2013/12/2

2013/12/02 0:51 に Megumi Tabuchi が投稿

【末吉さん】

Barber, S. J., Mather, M. (2013). StereotypeThreat Can Both Enhance and Impair Older Adults’ Memory. Psychological Science, XX(X).

ヘッドライン:「高齢者は記憶力悪いよね」ステレオタイプにさらされると,促進焦点の時はWMタスク成績が下がり,予防焦点の時は上がる.

【寺島君】

Mascaro, O., & Csibra, G. (in press). Human Infants’ Learning of Social Structures: The Case of Dominance Hierarchy.

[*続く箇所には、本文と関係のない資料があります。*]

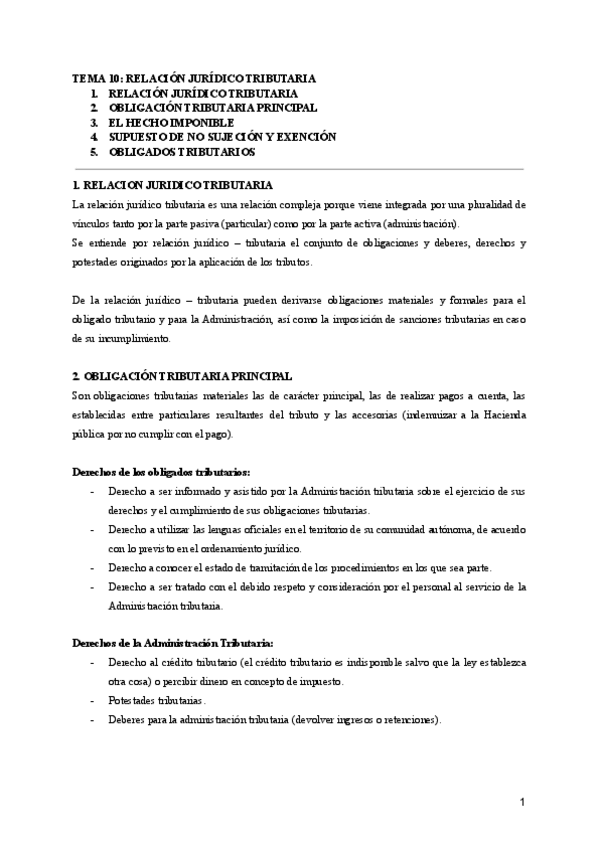 TEMA 10: RELACIÓN JURÍDICO TRIBUTARIA
1. RELACIÓN JURÍDICO TRIBUTARIA
2. OBLIGACIÓN TRIBUTARIA PRINCIPAL
3. EL HECHO IMPONIBLE
4. SUPUESTO DE NO SUJECIÓN Y EXENCIÓN
5. OBLIGADOS TRIBUTARIOS

1. RELACION JURIDICO TRIBUTARIA
La relación jurídico tributaria es una relación compleja porque viene integrada por una pluralidad de vínculos tanto por la parte pasiva (particular) como por la parte activa (administración).
Se entiende por relación jurídico – tributaria el conjunto de obligaciones y deberes, derechos y potestades originados por la aplicación de los tributos.

De la relación jurídico – tributaria pueden derivarse obligaciones materiales y formales para el obligado tributario y para la Administración, así como la imposición de sanciones tributarias en caso de su incumplimiento.

2. OBLIGACIÓN TRIBUTARIA PRINCIPAL
Son obligaciones tributarias materiales las de carácter principal, las de realizar pagos a cuenta, las establecidas entre particulares resultantes del tributo y las accesorias (indemnizar a la Hacienda pública por no cumplir con el pago).

Derechos de los obligados tributarios:
- Derecho a ser informado y asistido por la Administración tributaria sobre el ejercicio de sus derechos y el cumplimiento de sus obligaciones tributarias.
- Derecho a utilizar las lenguas oficiales en el territorio de su comunidad autónoma, de acuerdo con lo previsto en el ordenamiento jurídico.
- Derecho a conocer el estado de tramitación de los procedimientos en los que sea parte.
- Derecho a ser tratado con el debido respeto y consideración por el personal al servicio de la Administración tributaria.

Derechos de la Administración Tributaria:
- Derecho al crédito tributario (el crédito tributario es indisponible salvo que la ley establezca otra cosa) o percibir dinero en concepto de impuesto.
- Potestades tributarias.
- Deberes para la administración tributaria (devolver ingresos o retenciones).

1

Psychological Science, published online before print November 12.

ヘッドライン:幼児は2者関係を組み合わせること、構造の形への期待を持つことにより、複雑な優位構造を理解しようとする。

【田渕】

Hehman, J. A., & Corpuz, R., & Bugental, D. (2012) PatronizingSpeech to Older Adults. Journal of Nonverbal Behavior, 36:249–261. DOI 10.1007/s10919-012-0135-8

ヘッドライン:あまり高齢者に接していない人は、高齢者に対して、声が高くなる・強くなるという「エイジズム」的なしゃべり方をしている。

【村山さん】

Bullens, L., van Harreveld, F., Förster, J., & van der Pligt, J.  (2013).  Reversible decisions: The grass isn’t merely greener on the other side;it's also very brown over here.   Journal of Experimental Social Psychology, 49(6), 1093–1099. doi:10.1016/j.jesp.2013.07.011

ヘッドライン:取り消し不可能な判断をしたほうが満足度が高いのは、選択した判断のポジティブな側面により注目するから。


担当者コメント

【末吉さん論文】

ステレオタイプ脅威にさらされると予防焦点になるので,「損失」を避けるための課題では成績が良くなるという研究。認知検査で加算式じゃなく減点式にして,しかも最初に「加齢に伴う認知機能の低下」グラフなんかを見せて検査すれば,得点が変わる可能性もあるということではなかろうか。ステレオタイプ脅威に晒すことがメリットになりうるという視点が面白く,さっそくりんろうのみなさんにご紹介。

【寺島君論文】

複雑な優位構造を幼児でも理解しようとしているが,非連続的な呈示や循環的な複雑さを持つ構造の理解は遅れる,という研究。これは幼児特有の理解の仕方を示したというよりは,幼児段階でもその傾向がある,ということを示したもの。優位構造の理解は生き残るために必要な能力なので,かなり初期段階から習得されるというのが面白いです。逆に衰えるのはいつごろからで,どんな影響があるんでしょう・・

【田渕論文】

高齢者に対して「見下してる」っぽいしゃべり方をするか否かは,今まで見知らぬ高齢者と接してきたか否かによる,ということを,実際の音声データ分析によって示した研究。「エイジズム」の極端な考え方や,「声が高い・強い=見下し」と断定するのはいかがなものかと思いますが,音声データを実際に分析するのは面白いです。同じ方法で去年の実験でもできそう。この雑誌面白いです。

【村山さん論文】

取り消し不可能な場合の方が,取り消し可能な場合よりも自分の選んだ選択肢への魅力が増すというGilbert (2002)の研究の背景プロセスを明らかにした研究。取り消し可能な条件では認知的不協和は生じないというのが面白いです。日常生活のいろいろな意思決定場面,選択場面で応用できそうな気がしました。あと個人的には加齢の影響があって,高齢者の方が「取り消し不可能場面での自己判断への過剰信頼」が起こりそうな気がします。